French surgeon performs world’s first spinal fusion surgery using customised 3D printed spine cages


The Medicrea group has announced that a surgeon in Lyon, France has performed the world’s first spinal fusion surgery using customised spine cages created with a 3D printer.

According to a company release, Medicrea has developed the UNiD service to bring customisation to spinal fusion surgery for the first time. Spinal fusion surgery is performed to correct severe spinal deformities. Damaged discs are replaced with spinal cages to separate the vertebrae and align the spine properly, while a curved spinal rod is screwed into place to maintain that alignment. With the support of specific softwares and advanced imaging, the UNiD ALIF customised cages made of Poly Ether Ketone Ketone (PEKK) exactly reproduce the anatomic details of a patient’s vertebral plates.

The first operation using Medicrea’s “UNiD ALIF” device was performed on May 28, 2014 by Vincent Fiere at the Hospital Jean Mermoz in Lyon, France, a centre specialised in the diagnosis of severe spinal deformities and their surgical treatment. The UNiD ALIF extends Medicrea’s UNiD platform, following the launch of the UNiD pre-curved osteosynthesis rod service in Europe earlier this year.

◆ ◆ ◆

Actions to take -
A) Answer these questions using the spine cage article:
(i) What material are the UNiD ALIF customized cages made of?
(ii) On what date was the first operation with the UNiD ALIF device performed?
(iii) At which hospital did that first operation take place?
B) Write the next paragraph of the spine cage article, picking up after its final sentence.
The records come from a separate source, not from the spine cage article.

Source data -
◆ ◆ ◆

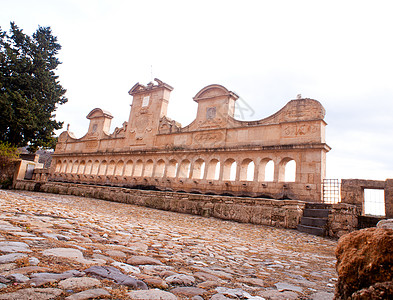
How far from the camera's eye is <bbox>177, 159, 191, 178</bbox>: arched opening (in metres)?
16.9

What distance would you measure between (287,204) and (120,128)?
16764mm

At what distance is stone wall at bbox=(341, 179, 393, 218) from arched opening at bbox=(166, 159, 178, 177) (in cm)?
1038

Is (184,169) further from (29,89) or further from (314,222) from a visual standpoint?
(29,89)

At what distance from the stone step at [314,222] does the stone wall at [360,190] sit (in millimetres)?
3007

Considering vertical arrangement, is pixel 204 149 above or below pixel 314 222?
above

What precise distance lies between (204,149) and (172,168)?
10.1 feet

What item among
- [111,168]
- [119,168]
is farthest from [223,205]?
[111,168]

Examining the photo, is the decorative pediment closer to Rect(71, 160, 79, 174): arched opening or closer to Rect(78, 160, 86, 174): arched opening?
Rect(78, 160, 86, 174): arched opening

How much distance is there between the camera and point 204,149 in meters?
16.1

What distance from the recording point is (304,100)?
13.3 metres

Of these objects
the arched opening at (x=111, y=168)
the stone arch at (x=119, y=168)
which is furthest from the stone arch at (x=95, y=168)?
the stone arch at (x=119, y=168)

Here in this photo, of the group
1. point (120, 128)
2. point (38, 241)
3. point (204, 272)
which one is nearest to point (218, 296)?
point (204, 272)

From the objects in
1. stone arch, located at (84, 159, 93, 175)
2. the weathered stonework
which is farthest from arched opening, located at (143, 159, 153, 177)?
the weathered stonework

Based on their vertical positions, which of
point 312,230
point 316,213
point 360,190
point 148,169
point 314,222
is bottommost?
point 312,230
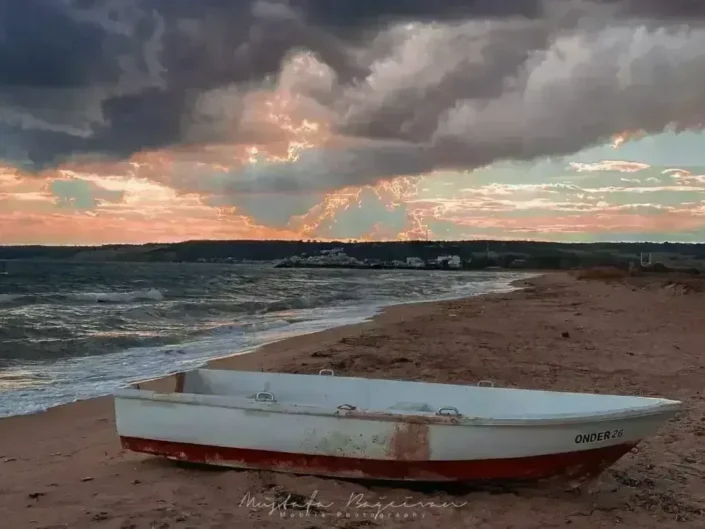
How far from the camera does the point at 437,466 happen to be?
5.50 m

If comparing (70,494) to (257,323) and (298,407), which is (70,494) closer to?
(298,407)

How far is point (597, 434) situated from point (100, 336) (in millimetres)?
14986

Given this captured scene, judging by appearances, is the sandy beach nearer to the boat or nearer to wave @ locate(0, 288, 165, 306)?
the boat

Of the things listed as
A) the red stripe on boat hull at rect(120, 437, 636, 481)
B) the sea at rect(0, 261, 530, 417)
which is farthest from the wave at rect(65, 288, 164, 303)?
the red stripe on boat hull at rect(120, 437, 636, 481)

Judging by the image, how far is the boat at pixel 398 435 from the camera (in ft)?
17.5

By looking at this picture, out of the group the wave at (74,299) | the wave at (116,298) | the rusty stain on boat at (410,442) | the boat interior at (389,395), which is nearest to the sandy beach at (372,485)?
the rusty stain on boat at (410,442)

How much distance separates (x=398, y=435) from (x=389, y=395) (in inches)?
61.5

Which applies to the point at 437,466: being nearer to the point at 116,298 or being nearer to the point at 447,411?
the point at 447,411

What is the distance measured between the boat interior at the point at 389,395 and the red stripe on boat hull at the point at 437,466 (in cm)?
50

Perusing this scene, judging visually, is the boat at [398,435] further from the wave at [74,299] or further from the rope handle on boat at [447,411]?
the wave at [74,299]

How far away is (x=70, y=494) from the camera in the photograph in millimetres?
5562

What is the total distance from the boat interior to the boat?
0.02 m

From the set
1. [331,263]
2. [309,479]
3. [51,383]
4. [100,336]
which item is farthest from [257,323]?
[331,263]

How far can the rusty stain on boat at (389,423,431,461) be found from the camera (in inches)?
213
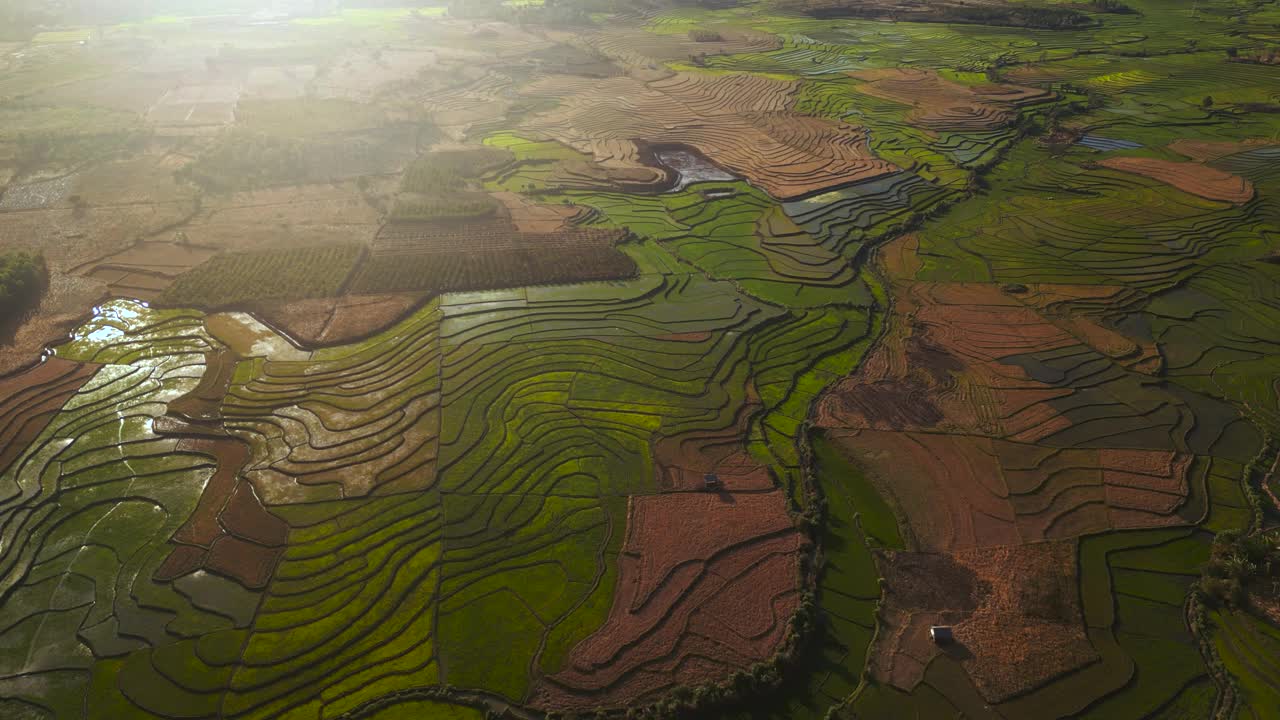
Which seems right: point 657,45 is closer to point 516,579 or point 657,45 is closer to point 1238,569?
point 516,579

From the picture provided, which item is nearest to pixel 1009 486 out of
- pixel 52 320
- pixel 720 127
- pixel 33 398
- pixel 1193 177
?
pixel 33 398

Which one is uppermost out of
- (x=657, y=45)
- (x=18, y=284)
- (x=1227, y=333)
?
(x=657, y=45)

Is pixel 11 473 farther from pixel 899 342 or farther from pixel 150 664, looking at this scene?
pixel 899 342

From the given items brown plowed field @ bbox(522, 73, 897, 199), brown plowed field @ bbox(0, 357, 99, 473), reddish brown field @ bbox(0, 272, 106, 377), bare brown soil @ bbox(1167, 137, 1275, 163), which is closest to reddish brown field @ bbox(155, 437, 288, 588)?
brown plowed field @ bbox(0, 357, 99, 473)

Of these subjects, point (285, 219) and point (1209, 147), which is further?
point (1209, 147)

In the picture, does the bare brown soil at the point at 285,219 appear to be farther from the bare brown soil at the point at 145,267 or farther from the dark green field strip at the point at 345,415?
the dark green field strip at the point at 345,415
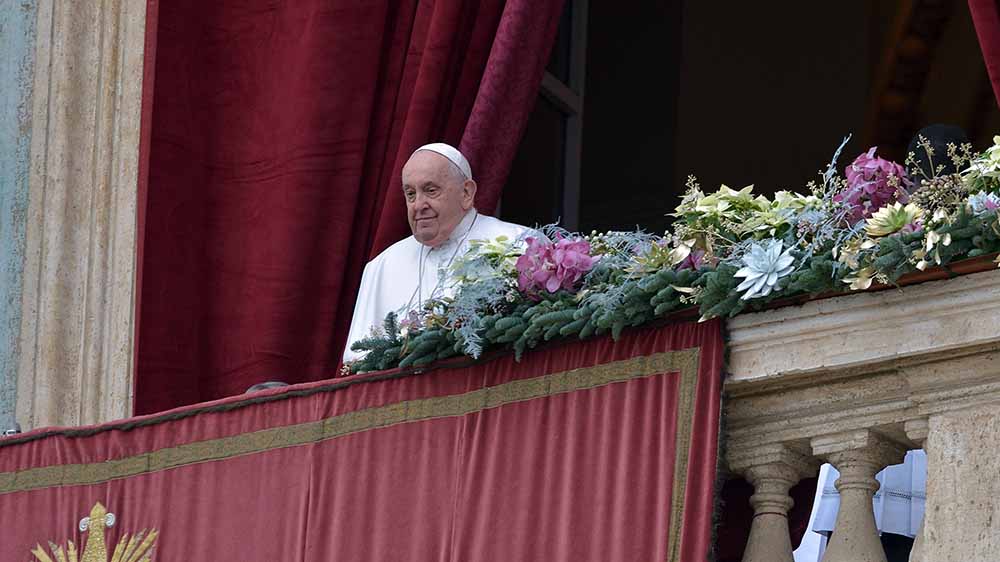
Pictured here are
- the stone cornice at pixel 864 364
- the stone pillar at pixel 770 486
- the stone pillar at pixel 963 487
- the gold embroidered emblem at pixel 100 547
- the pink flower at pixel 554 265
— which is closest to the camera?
the stone pillar at pixel 963 487

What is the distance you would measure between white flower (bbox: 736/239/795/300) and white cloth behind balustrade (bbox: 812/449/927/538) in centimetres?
66

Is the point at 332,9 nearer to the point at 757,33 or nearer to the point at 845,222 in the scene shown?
the point at 845,222

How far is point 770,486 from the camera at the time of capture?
505 cm

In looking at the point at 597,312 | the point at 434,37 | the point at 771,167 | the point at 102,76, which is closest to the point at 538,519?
the point at 597,312

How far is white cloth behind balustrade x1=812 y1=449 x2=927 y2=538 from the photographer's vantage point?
5.40 meters

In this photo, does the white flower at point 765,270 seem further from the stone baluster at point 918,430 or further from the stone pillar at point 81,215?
the stone pillar at point 81,215

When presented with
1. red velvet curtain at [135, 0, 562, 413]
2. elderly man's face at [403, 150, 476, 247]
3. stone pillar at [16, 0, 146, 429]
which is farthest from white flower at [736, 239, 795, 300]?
stone pillar at [16, 0, 146, 429]

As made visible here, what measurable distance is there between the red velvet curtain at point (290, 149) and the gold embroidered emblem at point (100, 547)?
0.88 meters

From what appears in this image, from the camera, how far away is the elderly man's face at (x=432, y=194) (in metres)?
6.17

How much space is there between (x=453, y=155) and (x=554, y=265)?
987 mm

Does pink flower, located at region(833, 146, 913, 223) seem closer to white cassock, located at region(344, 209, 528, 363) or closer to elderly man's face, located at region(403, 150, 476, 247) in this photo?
white cassock, located at region(344, 209, 528, 363)

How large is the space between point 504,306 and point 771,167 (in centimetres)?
550

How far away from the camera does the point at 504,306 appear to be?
5.40 metres

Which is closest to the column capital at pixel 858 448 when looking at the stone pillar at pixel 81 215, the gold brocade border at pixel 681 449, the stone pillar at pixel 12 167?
the gold brocade border at pixel 681 449
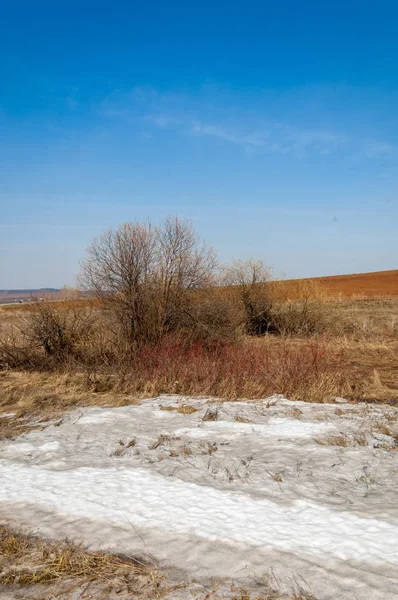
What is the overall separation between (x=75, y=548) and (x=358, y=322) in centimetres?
1872

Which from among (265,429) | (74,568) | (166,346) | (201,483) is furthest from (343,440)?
(166,346)

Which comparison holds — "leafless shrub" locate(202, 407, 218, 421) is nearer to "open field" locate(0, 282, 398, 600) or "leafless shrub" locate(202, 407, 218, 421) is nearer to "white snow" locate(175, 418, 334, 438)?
"open field" locate(0, 282, 398, 600)

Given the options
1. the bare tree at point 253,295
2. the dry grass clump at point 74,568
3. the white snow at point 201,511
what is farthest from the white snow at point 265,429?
the bare tree at point 253,295

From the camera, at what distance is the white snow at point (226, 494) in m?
3.32

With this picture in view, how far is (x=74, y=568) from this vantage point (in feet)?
10.8

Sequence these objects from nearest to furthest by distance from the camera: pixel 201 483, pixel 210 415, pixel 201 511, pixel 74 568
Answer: pixel 74 568 → pixel 201 511 → pixel 201 483 → pixel 210 415

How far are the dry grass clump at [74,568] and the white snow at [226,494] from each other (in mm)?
202

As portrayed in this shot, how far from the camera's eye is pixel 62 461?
5.54 meters

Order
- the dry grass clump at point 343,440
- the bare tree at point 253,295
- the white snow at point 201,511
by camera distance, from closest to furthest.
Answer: the white snow at point 201,511
the dry grass clump at point 343,440
the bare tree at point 253,295

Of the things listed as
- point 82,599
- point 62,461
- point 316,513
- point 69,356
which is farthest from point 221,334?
point 82,599

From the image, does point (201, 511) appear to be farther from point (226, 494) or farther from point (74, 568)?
point (74, 568)

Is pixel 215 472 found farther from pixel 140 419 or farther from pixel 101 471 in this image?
pixel 140 419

◆ ◆ ◆

Task results -
A)
(i) Poly Ether Ketone Ketone (PEKK)
(ii) May 28, 2014
(iii) The Hospital Jean Mermoz in Lyon, France

B)
“The intersomatic cage, specifically ‘printed’ by Medicrea for my patient, positioned itself automatically in the natural space between the vertebrae and moulded ideally with the spine by joining intimately with the end plates, despite their relative asymmetry and irregularity,” says Fiere. “I could also very precisely perform the restoration of the disc height and simultaneously correct the degree of lumbar lordosis using plans I had made several days before the operation with the help of Medicrea’s Surgimap software tool.”

The UNiD ALIF intersomatic anatomical inter-body device was developed by Medicrea from a 3D digital file created from the extraction and treatment of pre-operatory scanner images of the patient, a process developed internally by Medicrea’s research and development teams. The company’s design, recording and production methods open the door to the future development of implantable devices that can identically reproduce the elements of the spine that need to be reinforced or replaced by artificial components printed in 3D on implantable polymers or titanium.

This process and the multiple applications that directly result from it to create bone implants from 3D printing are patent-pending.